As an economist, Sen naturally recognizes that there are tradeoffs involved in addressing questions like this. The aggregate total of resources and the distribution of resources depend on each other in complicated ways. And actually solving a problem like depressed life expectancy requires understanding its causes. But knowing that there is a problem does not.

Discussions of poverty come closely coupled with talk of inequality. Sen asks “inequality of what?” and I’m sure you already know the answer. Thinking about inequality in terms of capabilities means that there are many interacting axes on which inequality can happen. We shouldn’t think only about income or wealth inequality, but also inequalities in the ability to live a healthy life, or to obtain an education, or to participate in the political process.

Sen sees inequality itself as a potential component of poverty, because it impinges on what Adam Smith called “the ability to appear in public without shame,” and what Sen describes as “tak[ing] part in the life of the community.” The idea is that to be able to participate in society often requires access to resources that are determined by the modal level of wealth. Those significantly below this level, even though their wealth might be envied by those in poorer societies, are still excluded from an important functioning. For Adam Smith in 1770s England, the necessary items were a linen shirt and a pair of leather shoes; for Amartya Sen in 1990s America, they were a telephone, TV, and a car. Today there is a huge range of social and economic opportunities that someone without a smartphone or internet access can’t access. There’s still the question of whether it’s better to secure this capability by making sure everyone can get a smartphone or by changing society so that it’s easier to function without one. But the poor aren’t simply greedy or profligate for wanting smartphones.

Is all this intersectionality? I don’t know, but Sen’s work aligns in important ways with movements for social justice.
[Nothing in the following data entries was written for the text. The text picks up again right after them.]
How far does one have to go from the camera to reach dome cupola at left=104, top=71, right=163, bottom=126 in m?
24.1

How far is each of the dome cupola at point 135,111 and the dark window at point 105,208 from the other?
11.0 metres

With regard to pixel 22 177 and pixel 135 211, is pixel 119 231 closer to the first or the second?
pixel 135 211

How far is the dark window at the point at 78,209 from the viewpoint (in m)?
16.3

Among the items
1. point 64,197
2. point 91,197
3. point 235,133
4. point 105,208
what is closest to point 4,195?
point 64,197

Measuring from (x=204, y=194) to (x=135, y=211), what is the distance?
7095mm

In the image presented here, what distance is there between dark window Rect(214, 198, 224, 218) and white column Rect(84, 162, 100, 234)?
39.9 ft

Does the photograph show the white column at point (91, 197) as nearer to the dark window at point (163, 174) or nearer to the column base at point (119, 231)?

Deprivation or inequality of any important human functioning can be seen as an injustice in the capabilities framework. And framing all kinds of issues as a reified type of justice is just the way we do things now. Despite introducing this expansive evaluative framework to define justice, Sen is hesitant to use it without very good reason:

The recognition of evident injustice in preventable deprivation, such as widespread hunger, unnecessary morbidity, premature mortality, grinding poverty, neglect of female children, subjugation of women, and phenomena of that kind does not have to await the derivation of some complete ordering over choices that involve finer differences and puny infelicities. Indeed, the overuse of the concept of justice reduces the force of the idea when applied to the terrible deprivations and inequities that characterize the world in which we live. Justice is like a cannon, and it need not be fired (as an old Bengali proverb puts it) to kill a mosquito.

See what I mean that this book isn’t really about development? To be fair, I’ve elided a bunch of stuff about famines, food production, fertility, and economic growth that’s more what you would expect from a development book. In my developed-world chauvinism I’ve focused on the bits most relevant to wealthy nations.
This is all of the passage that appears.